That is just awesome. What a huge site. Brilliant report.


----------



## smileysal (Apr 6, 2008)

That place looks great. I love those escalators, they're cool. Is the whole high rise a shopping mall, or are they flats upstairs?

Excellent place,

cheers Raz,

 Sal

Doh, ignore me lol. didn't read properly. They're office blocks not flats doh, sorry


----------



## Foxylady (Apr 6, 2008)

Fantastic place. I really like those escalator pics; great shapes and colours.


----------



## King Al (Apr 7, 2008)

Great stuff Raz that place is fantastic! Does any one else get an _origional_ dawn of the dead vibe? Whats the story behind it? why did it close


----------



## Raz333 (Apr 7, 2008)

The place hit the wall during the asian economic crisis.The office tower was never really 
finished at the time either.
They're talking about reviving it late this year, but looking at the place I think it'll be way
too expensive to make financial sense.


----------



## carlito (Apr 13, 2008)

How very DAWN OF THE DEAD!

reminds me of famagusta(not sure) near aiya napa, entire abandoned city. 

If only...


----------



## L3AN (Apr 17, 2008)

stunning location - love the escalators - great pics and the colours are immense! 

i want to go there!!


----------



## Cerberus (Apr 17, 2008)

Thats amazing, must of been really weird walking about something like that, very dilapidated but hugh.


----------



## Elvis killer (Apr 18, 2008)

Thats awesome deffo zombie movie material


----------



## za gringo (Apr 18, 2008)

fantastic find , great shots youve got there. nice one


----------



## EvilWeevil (Apr 18, 2008)

There's something especially wierd about shopping centres.

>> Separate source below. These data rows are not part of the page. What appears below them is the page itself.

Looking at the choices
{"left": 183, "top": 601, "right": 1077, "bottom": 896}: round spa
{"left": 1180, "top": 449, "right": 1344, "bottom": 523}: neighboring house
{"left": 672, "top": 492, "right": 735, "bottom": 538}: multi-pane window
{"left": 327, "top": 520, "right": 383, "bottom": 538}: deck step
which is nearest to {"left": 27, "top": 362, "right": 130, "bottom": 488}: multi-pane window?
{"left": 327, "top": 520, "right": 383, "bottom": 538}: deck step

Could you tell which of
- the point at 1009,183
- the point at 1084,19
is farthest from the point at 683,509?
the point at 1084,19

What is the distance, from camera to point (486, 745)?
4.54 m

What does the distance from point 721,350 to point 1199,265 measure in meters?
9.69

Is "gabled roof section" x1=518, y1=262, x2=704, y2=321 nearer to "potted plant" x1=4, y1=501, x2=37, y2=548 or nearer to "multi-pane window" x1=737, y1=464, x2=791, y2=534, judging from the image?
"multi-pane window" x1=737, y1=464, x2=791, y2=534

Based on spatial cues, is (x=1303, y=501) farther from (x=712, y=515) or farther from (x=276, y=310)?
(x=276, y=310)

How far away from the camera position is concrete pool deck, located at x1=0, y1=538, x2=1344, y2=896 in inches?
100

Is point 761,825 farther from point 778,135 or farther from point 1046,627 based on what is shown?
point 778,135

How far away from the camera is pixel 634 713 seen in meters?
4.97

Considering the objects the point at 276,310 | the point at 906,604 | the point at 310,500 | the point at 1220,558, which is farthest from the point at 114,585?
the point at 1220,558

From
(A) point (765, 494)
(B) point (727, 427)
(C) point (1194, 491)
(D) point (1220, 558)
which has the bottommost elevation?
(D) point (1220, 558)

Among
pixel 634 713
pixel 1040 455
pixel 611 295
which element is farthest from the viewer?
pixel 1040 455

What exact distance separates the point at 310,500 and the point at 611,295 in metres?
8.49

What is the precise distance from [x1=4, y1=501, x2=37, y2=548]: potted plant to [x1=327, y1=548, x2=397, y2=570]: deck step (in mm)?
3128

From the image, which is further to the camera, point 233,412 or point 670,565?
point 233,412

A relitively new concept, when built people would just assume that it'll be there for years. So when you see one that's abandoned it really makes you look twice.

It's a bit like Friars Walk in Reading. A relatively new centre (albeit a bit small), only closed a few years a go because of a shift in the location of where people shopped. The place still looks largely untouched. And when you think that not that long ago people would have been buzzing around it. I dunno, just creeps me out a bit I guess.


----------



## Raz333 (Apr 18, 2008)

Thanks for the comments.

Admittedly this site will be a hard one to top. But knowing Malaysia, you never know what you will find around the next corner


----------



## Richard Davies (Apr 18, 2008)

Long before the Tiger Economy kicked in, John Harris spent some time there on his national service.

Some highlights are in one of his books.


----------



## Well Wasp (Apr 18, 2008)

glad to see raz is on here
i always enjoy your reports 

amazing site, even second time i read it


----------



## BarneySchwarzenegger (Apr 18, 2008)

That is amazing, esculater pics are ace.


----------



## samsmeg123 (Aug 19, 2008)

pheeweeeeeeeeee! what a place, pity we dont ave any abadnoned shopping centres by me, i would set up camp in them , Raz your a good Urban Explorer. very good skillz!!!


----------



## Smellycat (Aug 20, 2008)

I'm sure when I was on holiday in Malaysia we went there when it was a proper shopping centre. Is it near the quality Hotel? it was called the Quality hotel in those days but probably changed by now.


----------



## Potter (Aug 20, 2008)

Superb! Great work, and a great place.


----------